Is Ethiopia expensive for tourists?
Ethiopia is more expensive than you’re expensive, but cheaper than most other African countries, where expensive safaris and organized tours are the only realistic way to travel. It’s possible to travel in Ethiopia for around 100 USD per person, per day, not including the cost of flights to and from the country.
What should I know before going to Ethiopia?
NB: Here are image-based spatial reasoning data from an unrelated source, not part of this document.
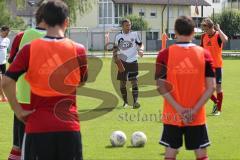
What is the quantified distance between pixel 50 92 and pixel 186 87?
6.19ft

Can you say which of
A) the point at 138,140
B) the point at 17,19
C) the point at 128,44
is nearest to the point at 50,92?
the point at 138,140

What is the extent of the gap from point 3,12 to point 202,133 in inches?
2603

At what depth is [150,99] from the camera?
675 inches

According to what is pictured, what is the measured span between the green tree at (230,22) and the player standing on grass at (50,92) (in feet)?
239

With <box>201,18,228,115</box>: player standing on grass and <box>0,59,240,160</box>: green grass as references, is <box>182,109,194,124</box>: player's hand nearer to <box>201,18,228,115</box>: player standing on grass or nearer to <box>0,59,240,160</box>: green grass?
<box>0,59,240,160</box>: green grass

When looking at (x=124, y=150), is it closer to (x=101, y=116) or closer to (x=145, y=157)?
(x=145, y=157)

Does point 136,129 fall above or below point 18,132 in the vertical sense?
below

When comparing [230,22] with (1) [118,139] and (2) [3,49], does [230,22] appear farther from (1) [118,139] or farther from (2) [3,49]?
(1) [118,139]

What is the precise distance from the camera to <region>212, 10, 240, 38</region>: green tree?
7619cm

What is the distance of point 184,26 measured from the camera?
6207 millimetres

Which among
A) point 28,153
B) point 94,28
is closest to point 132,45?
point 28,153

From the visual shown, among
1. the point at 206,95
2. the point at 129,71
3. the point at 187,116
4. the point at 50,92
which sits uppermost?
the point at 50,92

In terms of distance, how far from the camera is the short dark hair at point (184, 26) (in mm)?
6199

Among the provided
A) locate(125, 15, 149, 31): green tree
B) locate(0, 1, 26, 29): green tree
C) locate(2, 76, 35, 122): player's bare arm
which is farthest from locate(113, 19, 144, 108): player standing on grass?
locate(125, 15, 149, 31): green tree
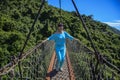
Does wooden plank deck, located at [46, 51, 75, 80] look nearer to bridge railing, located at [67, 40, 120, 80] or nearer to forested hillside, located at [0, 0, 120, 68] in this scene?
bridge railing, located at [67, 40, 120, 80]

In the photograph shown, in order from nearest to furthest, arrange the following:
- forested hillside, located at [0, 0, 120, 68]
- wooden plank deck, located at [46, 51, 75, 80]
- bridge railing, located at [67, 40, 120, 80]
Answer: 1. wooden plank deck, located at [46, 51, 75, 80]
2. bridge railing, located at [67, 40, 120, 80]
3. forested hillside, located at [0, 0, 120, 68]

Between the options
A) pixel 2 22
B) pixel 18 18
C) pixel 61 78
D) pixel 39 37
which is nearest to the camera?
pixel 61 78

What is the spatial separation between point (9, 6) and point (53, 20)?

You should know that while Ethiopia is far (and increasingly) removed from the stereotypes you probably have about it, it remains a developing country, and faces many challenges therein. In particular, scams are common in Ethiopia; local people may pursue you aggressively, even if you politely decline to befriend or speak with them. This doesn’t mean you should be rude or unfriendly, but that you should be alert and aware as you travel.
The Bottom Line
This northern Ethiopia itinerary condenses all the most essential Ethiopia travel experiences into an easy-to-follow plan. Alternatively, if standing at the Door to Hell or traipsing through the so-called “Camelot of Ethiopia” isn’t exotic enough, you can use it as the starting point for an even more epic trip. The answer to “Is Ethiopia worth visiting?” is an obvious “Yes,” but how you make the long flight to Addis Ababa worthwhile is completely up to you. Indeed, even if you don’t precisely follow my itinerary, Ethiopia starts here.